Direct anterior total hip arthroplasty (THA) is an increasingly utilized and patient-requested approach for arthroplasty carrying a unique set of complications. Injury to the lateral femoral cutaneous nerve (LFCN) can have a wide range of clinical symptoms ranging from hypesthesia to painful paresthesia. Long-term effects of this injury have not been well studied. We describe duration and severity of these symptoms and correlate their relationship with hip functional scores.

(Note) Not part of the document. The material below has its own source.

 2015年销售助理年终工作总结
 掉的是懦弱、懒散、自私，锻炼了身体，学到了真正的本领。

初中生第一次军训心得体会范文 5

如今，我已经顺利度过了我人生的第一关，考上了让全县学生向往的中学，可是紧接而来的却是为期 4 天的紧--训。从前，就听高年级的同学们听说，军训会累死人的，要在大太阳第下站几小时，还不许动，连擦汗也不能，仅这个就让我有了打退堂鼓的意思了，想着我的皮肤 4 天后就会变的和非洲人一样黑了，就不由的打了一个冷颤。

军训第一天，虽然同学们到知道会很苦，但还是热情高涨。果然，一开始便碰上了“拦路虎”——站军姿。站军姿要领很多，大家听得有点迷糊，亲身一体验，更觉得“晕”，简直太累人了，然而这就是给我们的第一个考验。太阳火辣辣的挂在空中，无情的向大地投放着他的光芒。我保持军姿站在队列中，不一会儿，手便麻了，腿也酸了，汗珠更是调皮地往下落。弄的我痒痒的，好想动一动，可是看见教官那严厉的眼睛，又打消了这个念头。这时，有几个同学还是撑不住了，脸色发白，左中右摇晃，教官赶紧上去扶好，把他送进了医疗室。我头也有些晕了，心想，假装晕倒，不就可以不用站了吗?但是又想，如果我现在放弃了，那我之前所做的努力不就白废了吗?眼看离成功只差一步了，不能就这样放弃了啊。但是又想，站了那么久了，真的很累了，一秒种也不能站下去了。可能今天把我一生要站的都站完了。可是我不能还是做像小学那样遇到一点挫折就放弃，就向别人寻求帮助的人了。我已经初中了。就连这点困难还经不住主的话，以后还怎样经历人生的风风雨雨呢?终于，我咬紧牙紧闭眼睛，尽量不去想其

Between January 2009 and January 2016, 1665 patients with 1871 hips who underwent direct anterior THA by a single surgeon were surveyed for reported outcomes including Douleur Neuropathique 4-Interview (DN4-I), Hip Disability and Osteoarthritis Outcome Score for Joint Replacement (HOOS, JR), and Patient-Reported Outcomes Measurement Information System Short Form Global Health Assessment. The DN4-I was considered positive if 3 (or more) of 7 neuropathic pain symptoms were affirmed at present in the distribution of the LFCN of the affected leg.

Six hundred eighty patients accounting for 778 hips completed the survey. Overall, 16% of responders had positive DN4-I scores for continued neuropathic symptoms with a mean time since surgery of 3.9 years at assessment. Twenty-four percent of those responding within 2 years of surgery had positive scores compared with 15% from 2 to 4 years, 14% from 4 to 6 years, and 11% positive from 6 to 8 years after surgery. Of those with positive DN4-I scores, the most commonly affirmed neuropathic symptom was "numbness", reported in 37% of patients. The overall average interval HOOS, JR score was 89.8. There were no differences in HOOS, JR or Patient-Reported Outcomes Measurement Information System scores for patients further out from surgery.

The most commonly experienced neuropathic symptom in the distribution of the LFCN following direct anterior THA is "numbness" that occurred in 37% of patients with a positive DN4-I score. Neuropathic symptoms improved in patients further out from surgery with pain reported in 11% of patients from 6 to 8 years postoperatively. Neuropathic symptoms significantly improve with time and appear to be independent of hip function scores.